** Problem description **
Please revise the material below so that "ceiling air vent" becomes "exhaust vent" and everything else stays the same. Leave out the pictures.

** Source records **

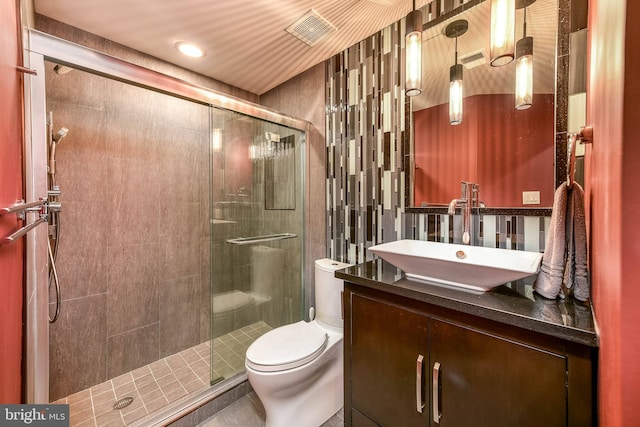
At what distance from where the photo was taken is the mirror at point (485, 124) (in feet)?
3.88

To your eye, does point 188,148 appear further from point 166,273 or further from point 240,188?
point 166,273

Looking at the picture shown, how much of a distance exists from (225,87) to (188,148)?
70 cm

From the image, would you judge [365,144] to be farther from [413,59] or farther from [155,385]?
[155,385]

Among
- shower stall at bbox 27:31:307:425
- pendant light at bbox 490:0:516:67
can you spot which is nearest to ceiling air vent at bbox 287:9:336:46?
shower stall at bbox 27:31:307:425

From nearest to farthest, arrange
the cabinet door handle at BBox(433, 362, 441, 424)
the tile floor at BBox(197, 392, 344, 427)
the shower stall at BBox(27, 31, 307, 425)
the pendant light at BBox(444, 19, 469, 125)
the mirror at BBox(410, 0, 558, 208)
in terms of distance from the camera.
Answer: the cabinet door handle at BBox(433, 362, 441, 424) → the mirror at BBox(410, 0, 558, 208) → the pendant light at BBox(444, 19, 469, 125) → the tile floor at BBox(197, 392, 344, 427) → the shower stall at BBox(27, 31, 307, 425)

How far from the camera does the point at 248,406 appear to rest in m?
1.70

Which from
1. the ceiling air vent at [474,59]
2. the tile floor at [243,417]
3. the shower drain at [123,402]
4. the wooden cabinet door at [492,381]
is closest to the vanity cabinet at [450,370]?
the wooden cabinet door at [492,381]

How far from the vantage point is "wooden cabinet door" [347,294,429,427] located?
1.03 meters

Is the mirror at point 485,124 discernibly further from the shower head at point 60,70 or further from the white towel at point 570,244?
the shower head at point 60,70

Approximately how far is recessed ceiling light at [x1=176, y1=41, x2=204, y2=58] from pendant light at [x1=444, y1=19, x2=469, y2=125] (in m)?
1.68

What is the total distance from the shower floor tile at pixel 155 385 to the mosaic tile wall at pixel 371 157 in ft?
3.20

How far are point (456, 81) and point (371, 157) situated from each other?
65 cm

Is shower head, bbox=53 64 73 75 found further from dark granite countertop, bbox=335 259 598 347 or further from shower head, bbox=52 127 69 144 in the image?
dark granite countertop, bbox=335 259 598 347

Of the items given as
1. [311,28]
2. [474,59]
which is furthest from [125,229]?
[474,59]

** Response to the exercise **
At what distance from where the photo was taken is the mirror at point (485, 124) (in feet)?
3.88

To your eye, does point 188,148 appear further from point 166,273 or further from point 240,188?
point 166,273

Looking at the picture shown, how much of a distance exists from (225,87) to (188,148)?
70 cm

From the image, would you judge [365,144] to be farther from [413,59] or farther from [155,385]?
[155,385]

Among
- shower stall at bbox 27:31:307:425
- pendant light at bbox 490:0:516:67
can you spot which is nearest to exhaust vent at bbox 287:9:336:46?
shower stall at bbox 27:31:307:425

From nearest to farthest, arrange
the cabinet door handle at BBox(433, 362, 441, 424)
the tile floor at BBox(197, 392, 344, 427)
the shower stall at BBox(27, 31, 307, 425)
the pendant light at BBox(444, 19, 469, 125)
the mirror at BBox(410, 0, 558, 208)
in terms of distance from the camera.
Answer: the cabinet door handle at BBox(433, 362, 441, 424) → the mirror at BBox(410, 0, 558, 208) → the pendant light at BBox(444, 19, 469, 125) → the tile floor at BBox(197, 392, 344, 427) → the shower stall at BBox(27, 31, 307, 425)

How far from the camera does the point at 248,406 appear to rest in m?
1.70

Which from
1. the exhaust vent at [474,59]
2. the tile floor at [243,417]
3. the shower drain at [123,402]
4. the wooden cabinet door at [492,381]
is closest to the vanity cabinet at [450,370]?
the wooden cabinet door at [492,381]

How far from the vantage point is "wooden cabinet door" [347,294,429,427] located?
1.03 meters

Is the mirror at point 485,124 discernibly further from the shower head at point 60,70 or further from the white towel at point 570,244?
the shower head at point 60,70

Approximately how far is recessed ceiling light at [x1=176, y1=41, x2=204, y2=58] from pendant light at [x1=444, y1=19, x2=469, y2=125] (in m)?
1.68

What is the total distance from the shower floor tile at pixel 155 385 to the mosaic tile wall at pixel 371 157 in ft?
3.20

How far are point (456, 81) and point (371, 157) situated from each other?
65 cm

Is shower head, bbox=53 64 73 75 found further from dark granite countertop, bbox=335 259 598 347 or further from shower head, bbox=52 127 69 144 in the image?
dark granite countertop, bbox=335 259 598 347

Of the items given as
1. [311,28]
2. [474,59]
which is furthest from [125,229]?
[474,59]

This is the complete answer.